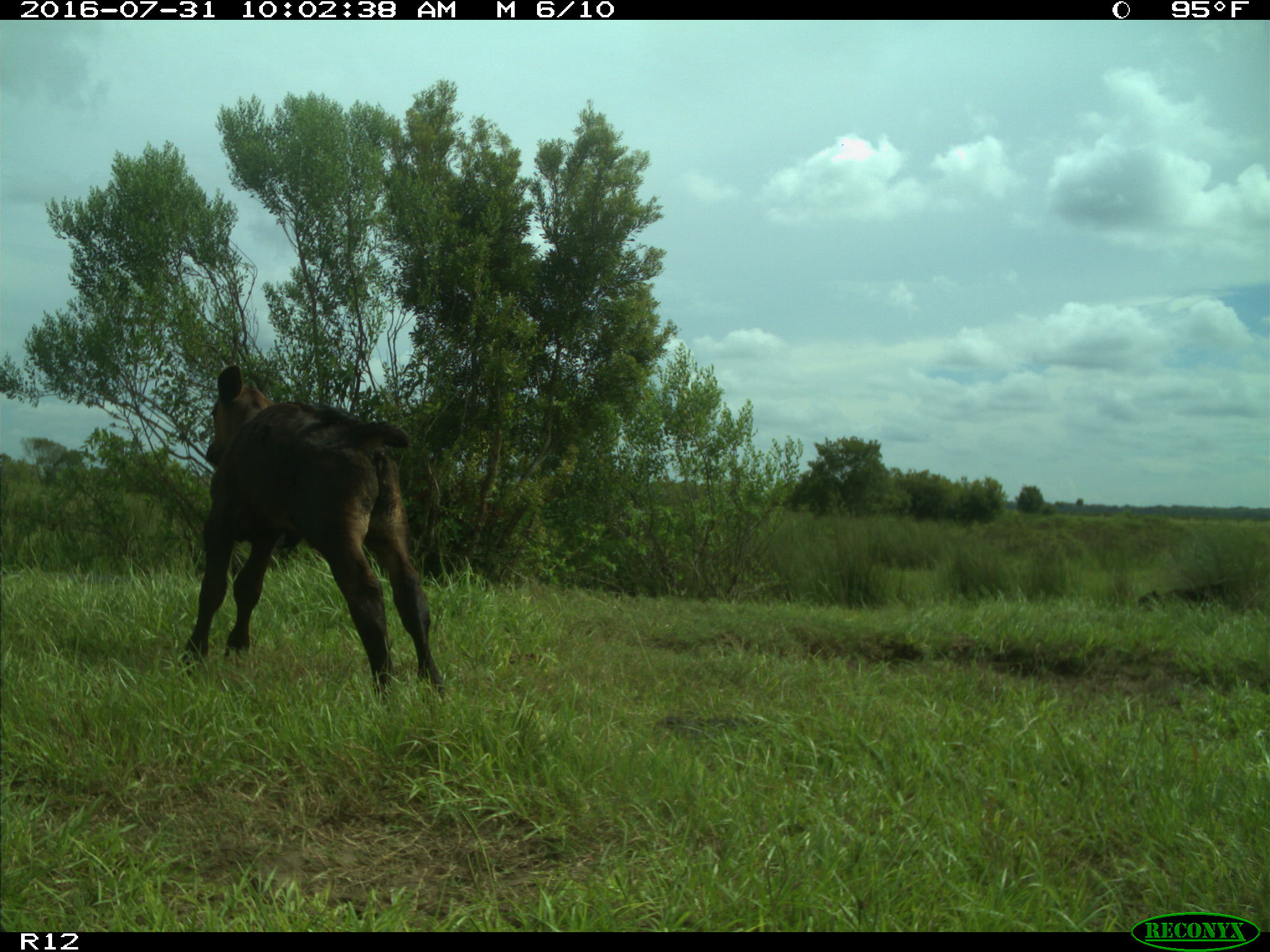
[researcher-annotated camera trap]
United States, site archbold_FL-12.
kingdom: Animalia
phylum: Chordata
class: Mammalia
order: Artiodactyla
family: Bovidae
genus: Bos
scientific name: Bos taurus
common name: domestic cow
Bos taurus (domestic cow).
--
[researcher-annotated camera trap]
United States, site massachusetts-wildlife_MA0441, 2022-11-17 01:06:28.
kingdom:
...
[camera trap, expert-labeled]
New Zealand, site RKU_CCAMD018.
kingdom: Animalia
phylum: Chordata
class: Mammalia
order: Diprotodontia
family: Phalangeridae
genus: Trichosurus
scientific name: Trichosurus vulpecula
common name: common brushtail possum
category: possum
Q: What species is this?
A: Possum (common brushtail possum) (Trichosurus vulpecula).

*Work required*: Wherever "site" appears in a line of the entries, copy that line.

*Response to the exercise*:
United States, site archbold_FL-12.
United States, site massachusetts-wildlife_MA0441, 2022-11-17 01:06:28.
New Zealand, site RKU_CCAMD018.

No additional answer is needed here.